## [Brano scelto]
La fondazione di una città rappresentava l'atto sacro e regale per
antomasia e ogni accorgimento possibile doveva esser messo in pratica affinché
il nuovo insediamento potesse nascere sotto i migliori auspici di prosperità,
forza e ricchezza. Il secondo caso da analizzare, concernente il mundus,
era una fosse, o più di una, fungente da collegamento diretto con il mondo
sotterraneo, dimora degli antenati e delle anime dei defunti: la principale di
esse, probabilmente, era ciò che veniva chiamato mundus Cereris, il
passaggio che conduceva direttamente nell'utero ctonio della Grande Dea
Madre. Di ciò abbiamo un esempio
estremamente interessante a Capua, dove sappiamo dell'esistenza di un sacerdos
Cerialis mundalis e, al di fuori d'ogni ragionevole dubbio, era definito in
Sacro Cereris, quindi localizzato presso un luogo di culto dedicato alla
Dea. Secondo il grande grammatico romano Sesto Pompeo Festo, nel momento
in cui gli arcani della religione degli Dei Mani erano rivelati, e dunque
portati alla luce conseguentemente all'apertura del mundus Cereris, non
si attaccava battaglia con i nemici, era vietato mobilitare truppe, tenere
comizi e, in generale, si evitava di cimentarsi in qualunque attività
ufficiale, se non in casi di estrema necessità. Da ciò possiamo dedurre, seppur
nel corso del tempo il rituale modificò le proprie costumanze e probabilmente i
veti si addolcirono rispetto al costume arcaico, un carattere eminentemente
purificatorio e soterico, prodromo alla preparazione di successivi eventi sacri
previsti dal calendario romano: uno dei molti significati assunti dal termine,
oltre a quello ben analizzato atto a designare le infere regioni del creato,
era correlato al "purificare" e "sanare, mondare" e le
consonanti m-n-d sono relazionabili alla radice della parola in
lingua indoeuropea, significane "utero" e "bocca". Essendo
un rito prettamente purificatorio, il mundus patet possedeva in sé la
valenza di un momento iniziatico, poiché la mondazione è il passo necessario e
precorritore precedente l'inizio di una rinnovata esistenza, facente parte
dell'eterno ciclo di nascita, vita e morte così superbamente manifestato nei
culti di matrice agraria entro i quali la Dea Δημήτηρ-Demetra recitava
giustamente un ruolo preponderante poiché essa, originariamente, presiedeva non
solo alla rigogliosità delle messi e alla fecondità umana bensì anche ai
fenomeni tellurici, come Tellus Mater, e al mondo ipogeo dei morti nella
sua ambivalenza madre/figlia con Περσεφόνη-Persefone: la valenza ctonia
con forti connessione agricole del mundus diviene facilmente
dimostrabile focalizzando l'attenzione su di una delle tre date nelle quali
esso diveniva patet, ovverosia il 24 agosto; tale data fungeva da
vigilia alla celebrazione degli Opiconsiva del 25 agosto, festività che
consacrava la messa in sicura, al riparo, dei raccolti estivi in previsione del
rigido inverno.

## [Materiale estratto]
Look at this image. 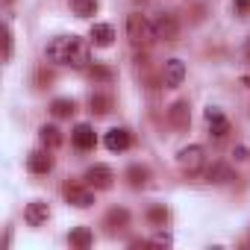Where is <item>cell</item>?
Wrapping results in <instances>:
<instances>
[{
	"mask_svg": "<svg viewBox=\"0 0 250 250\" xmlns=\"http://www.w3.org/2000/svg\"><path fill=\"white\" fill-rule=\"evenodd\" d=\"M68 241H71V247H80V250H85V247H91L94 235H91V229H88V227H77V229H71Z\"/></svg>",
	"mask_w": 250,
	"mask_h": 250,
	"instance_id": "obj_17",
	"label": "cell"
},
{
	"mask_svg": "<svg viewBox=\"0 0 250 250\" xmlns=\"http://www.w3.org/2000/svg\"><path fill=\"white\" fill-rule=\"evenodd\" d=\"M71 142H74L77 150H91L97 145V136H94V130L88 127V124H77L74 133H71Z\"/></svg>",
	"mask_w": 250,
	"mask_h": 250,
	"instance_id": "obj_11",
	"label": "cell"
},
{
	"mask_svg": "<svg viewBox=\"0 0 250 250\" xmlns=\"http://www.w3.org/2000/svg\"><path fill=\"white\" fill-rule=\"evenodd\" d=\"M127 39L136 50H147L156 42V30L142 12H133V15H127Z\"/></svg>",
	"mask_w": 250,
	"mask_h": 250,
	"instance_id": "obj_1",
	"label": "cell"
},
{
	"mask_svg": "<svg viewBox=\"0 0 250 250\" xmlns=\"http://www.w3.org/2000/svg\"><path fill=\"white\" fill-rule=\"evenodd\" d=\"M88 106H91L94 115H109L112 112V97L109 94H91L88 97Z\"/></svg>",
	"mask_w": 250,
	"mask_h": 250,
	"instance_id": "obj_19",
	"label": "cell"
},
{
	"mask_svg": "<svg viewBox=\"0 0 250 250\" xmlns=\"http://www.w3.org/2000/svg\"><path fill=\"white\" fill-rule=\"evenodd\" d=\"M232 156H235V159H247V150H244V147H235V153H232Z\"/></svg>",
	"mask_w": 250,
	"mask_h": 250,
	"instance_id": "obj_29",
	"label": "cell"
},
{
	"mask_svg": "<svg viewBox=\"0 0 250 250\" xmlns=\"http://www.w3.org/2000/svg\"><path fill=\"white\" fill-rule=\"evenodd\" d=\"M71 9L80 15V18H88L97 12V0H71Z\"/></svg>",
	"mask_w": 250,
	"mask_h": 250,
	"instance_id": "obj_22",
	"label": "cell"
},
{
	"mask_svg": "<svg viewBox=\"0 0 250 250\" xmlns=\"http://www.w3.org/2000/svg\"><path fill=\"white\" fill-rule=\"evenodd\" d=\"M71 44H74V36H56V39H50V42H47L44 53H47V59H50V62H65V65H68Z\"/></svg>",
	"mask_w": 250,
	"mask_h": 250,
	"instance_id": "obj_2",
	"label": "cell"
},
{
	"mask_svg": "<svg viewBox=\"0 0 250 250\" xmlns=\"http://www.w3.org/2000/svg\"><path fill=\"white\" fill-rule=\"evenodd\" d=\"M168 121H171V127H177V130H186L188 124H191L188 100H177V103H171V109H168Z\"/></svg>",
	"mask_w": 250,
	"mask_h": 250,
	"instance_id": "obj_9",
	"label": "cell"
},
{
	"mask_svg": "<svg viewBox=\"0 0 250 250\" xmlns=\"http://www.w3.org/2000/svg\"><path fill=\"white\" fill-rule=\"evenodd\" d=\"M203 147L200 145H188V147H183L180 153H177V162H180V168L183 171H188V174H194V171H200L203 168Z\"/></svg>",
	"mask_w": 250,
	"mask_h": 250,
	"instance_id": "obj_3",
	"label": "cell"
},
{
	"mask_svg": "<svg viewBox=\"0 0 250 250\" xmlns=\"http://www.w3.org/2000/svg\"><path fill=\"white\" fill-rule=\"evenodd\" d=\"M206 124H209V133H212L215 139H224V136L229 133V121L224 118V112H221L218 106H209V109H206Z\"/></svg>",
	"mask_w": 250,
	"mask_h": 250,
	"instance_id": "obj_7",
	"label": "cell"
},
{
	"mask_svg": "<svg viewBox=\"0 0 250 250\" xmlns=\"http://www.w3.org/2000/svg\"><path fill=\"white\" fill-rule=\"evenodd\" d=\"M127 221H130L127 209H112V212L106 215V227H109V232H115V229H124V227H127Z\"/></svg>",
	"mask_w": 250,
	"mask_h": 250,
	"instance_id": "obj_18",
	"label": "cell"
},
{
	"mask_svg": "<svg viewBox=\"0 0 250 250\" xmlns=\"http://www.w3.org/2000/svg\"><path fill=\"white\" fill-rule=\"evenodd\" d=\"M68 65H71V68H85V65H88V44H85L83 39H77V36H74V44H71Z\"/></svg>",
	"mask_w": 250,
	"mask_h": 250,
	"instance_id": "obj_13",
	"label": "cell"
},
{
	"mask_svg": "<svg viewBox=\"0 0 250 250\" xmlns=\"http://www.w3.org/2000/svg\"><path fill=\"white\" fill-rule=\"evenodd\" d=\"M153 30H156V39H162V42H177V39H180V21H177V15H171V12L159 15L156 24H153Z\"/></svg>",
	"mask_w": 250,
	"mask_h": 250,
	"instance_id": "obj_5",
	"label": "cell"
},
{
	"mask_svg": "<svg viewBox=\"0 0 250 250\" xmlns=\"http://www.w3.org/2000/svg\"><path fill=\"white\" fill-rule=\"evenodd\" d=\"M39 139H42V145H44L47 150H56V147L62 145V133L53 127V124H44V127L39 130Z\"/></svg>",
	"mask_w": 250,
	"mask_h": 250,
	"instance_id": "obj_15",
	"label": "cell"
},
{
	"mask_svg": "<svg viewBox=\"0 0 250 250\" xmlns=\"http://www.w3.org/2000/svg\"><path fill=\"white\" fill-rule=\"evenodd\" d=\"M27 168H30L33 174H47V171L53 168V156H47L44 150H33V153L27 156Z\"/></svg>",
	"mask_w": 250,
	"mask_h": 250,
	"instance_id": "obj_14",
	"label": "cell"
},
{
	"mask_svg": "<svg viewBox=\"0 0 250 250\" xmlns=\"http://www.w3.org/2000/svg\"><path fill=\"white\" fill-rule=\"evenodd\" d=\"M65 197H68V203L77 206V209H88V206L94 203V191H91V186H88V188H83V186H71V188H65Z\"/></svg>",
	"mask_w": 250,
	"mask_h": 250,
	"instance_id": "obj_12",
	"label": "cell"
},
{
	"mask_svg": "<svg viewBox=\"0 0 250 250\" xmlns=\"http://www.w3.org/2000/svg\"><path fill=\"white\" fill-rule=\"evenodd\" d=\"M103 145H106L112 153H121V150H127V147L133 145V136H130V130H124V127H112V130L106 133Z\"/></svg>",
	"mask_w": 250,
	"mask_h": 250,
	"instance_id": "obj_6",
	"label": "cell"
},
{
	"mask_svg": "<svg viewBox=\"0 0 250 250\" xmlns=\"http://www.w3.org/2000/svg\"><path fill=\"white\" fill-rule=\"evenodd\" d=\"M206 180H209V183H224V180H229V168H227L224 162H215V165L206 171Z\"/></svg>",
	"mask_w": 250,
	"mask_h": 250,
	"instance_id": "obj_23",
	"label": "cell"
},
{
	"mask_svg": "<svg viewBox=\"0 0 250 250\" xmlns=\"http://www.w3.org/2000/svg\"><path fill=\"white\" fill-rule=\"evenodd\" d=\"M150 244H159V247H168V244H171V238H168V235H156V238H153Z\"/></svg>",
	"mask_w": 250,
	"mask_h": 250,
	"instance_id": "obj_28",
	"label": "cell"
},
{
	"mask_svg": "<svg viewBox=\"0 0 250 250\" xmlns=\"http://www.w3.org/2000/svg\"><path fill=\"white\" fill-rule=\"evenodd\" d=\"M47 218H50V206H47L44 200H33V203H27V209H24V221H27L30 227H42Z\"/></svg>",
	"mask_w": 250,
	"mask_h": 250,
	"instance_id": "obj_10",
	"label": "cell"
},
{
	"mask_svg": "<svg viewBox=\"0 0 250 250\" xmlns=\"http://www.w3.org/2000/svg\"><path fill=\"white\" fill-rule=\"evenodd\" d=\"M88 77H91V80H100V83H109V80H112V71H109V68L94 65V68L88 71Z\"/></svg>",
	"mask_w": 250,
	"mask_h": 250,
	"instance_id": "obj_24",
	"label": "cell"
},
{
	"mask_svg": "<svg viewBox=\"0 0 250 250\" xmlns=\"http://www.w3.org/2000/svg\"><path fill=\"white\" fill-rule=\"evenodd\" d=\"M112 180H115V174H112L109 165H91V168L85 171V186H91L94 191L112 188Z\"/></svg>",
	"mask_w": 250,
	"mask_h": 250,
	"instance_id": "obj_4",
	"label": "cell"
},
{
	"mask_svg": "<svg viewBox=\"0 0 250 250\" xmlns=\"http://www.w3.org/2000/svg\"><path fill=\"white\" fill-rule=\"evenodd\" d=\"M112 39H115V30H112L109 24H94V27H91V42H94L97 47H109Z\"/></svg>",
	"mask_w": 250,
	"mask_h": 250,
	"instance_id": "obj_16",
	"label": "cell"
},
{
	"mask_svg": "<svg viewBox=\"0 0 250 250\" xmlns=\"http://www.w3.org/2000/svg\"><path fill=\"white\" fill-rule=\"evenodd\" d=\"M74 109H77V106H74V100H68V97H59V100L50 103V112H53L56 118H71Z\"/></svg>",
	"mask_w": 250,
	"mask_h": 250,
	"instance_id": "obj_21",
	"label": "cell"
},
{
	"mask_svg": "<svg viewBox=\"0 0 250 250\" xmlns=\"http://www.w3.org/2000/svg\"><path fill=\"white\" fill-rule=\"evenodd\" d=\"M3 59L6 62L12 59V30L9 27H3Z\"/></svg>",
	"mask_w": 250,
	"mask_h": 250,
	"instance_id": "obj_25",
	"label": "cell"
},
{
	"mask_svg": "<svg viewBox=\"0 0 250 250\" xmlns=\"http://www.w3.org/2000/svg\"><path fill=\"white\" fill-rule=\"evenodd\" d=\"M127 177H130V186H133V188H145L147 180H150V171L142 168V165H133V168L127 171Z\"/></svg>",
	"mask_w": 250,
	"mask_h": 250,
	"instance_id": "obj_20",
	"label": "cell"
},
{
	"mask_svg": "<svg viewBox=\"0 0 250 250\" xmlns=\"http://www.w3.org/2000/svg\"><path fill=\"white\" fill-rule=\"evenodd\" d=\"M232 12L244 18V15L250 12V0H232Z\"/></svg>",
	"mask_w": 250,
	"mask_h": 250,
	"instance_id": "obj_27",
	"label": "cell"
},
{
	"mask_svg": "<svg viewBox=\"0 0 250 250\" xmlns=\"http://www.w3.org/2000/svg\"><path fill=\"white\" fill-rule=\"evenodd\" d=\"M244 59L250 62V39H247V44H244Z\"/></svg>",
	"mask_w": 250,
	"mask_h": 250,
	"instance_id": "obj_30",
	"label": "cell"
},
{
	"mask_svg": "<svg viewBox=\"0 0 250 250\" xmlns=\"http://www.w3.org/2000/svg\"><path fill=\"white\" fill-rule=\"evenodd\" d=\"M147 218H150L153 224H162V227H165V221H168V212H165L162 206H153V209L147 212Z\"/></svg>",
	"mask_w": 250,
	"mask_h": 250,
	"instance_id": "obj_26",
	"label": "cell"
},
{
	"mask_svg": "<svg viewBox=\"0 0 250 250\" xmlns=\"http://www.w3.org/2000/svg\"><path fill=\"white\" fill-rule=\"evenodd\" d=\"M183 80H186V65L180 59H168L162 68V83L168 88H177V85H183Z\"/></svg>",
	"mask_w": 250,
	"mask_h": 250,
	"instance_id": "obj_8",
	"label": "cell"
}]
</instances>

## [Consegna]
Rispondi alle domande seguenti sul brano dedicato al mundus.
1. In quale città è attestata l'esistenza di un sacerdos Cerialis mundalis?
2. Secondo Sesto Pompeo Festo, quali attività si evitavano quando veniva aperto il mundus Cereris?
3. Quale delle tre date in cui il mundus diveniva patet viene citata, e di quale festività era la vigilia?

## [Soluzione]
1. A Capua.
2. Non si attaccava battaglia con i nemici, era vietato mobilitare truppe e tenere comizi e, in generale, si evitava qualunque attività ufficiale, salvo casi di estrema necessità.
3. Il 24 agosto, vigilia degli Opiconsiva del 25 agosto.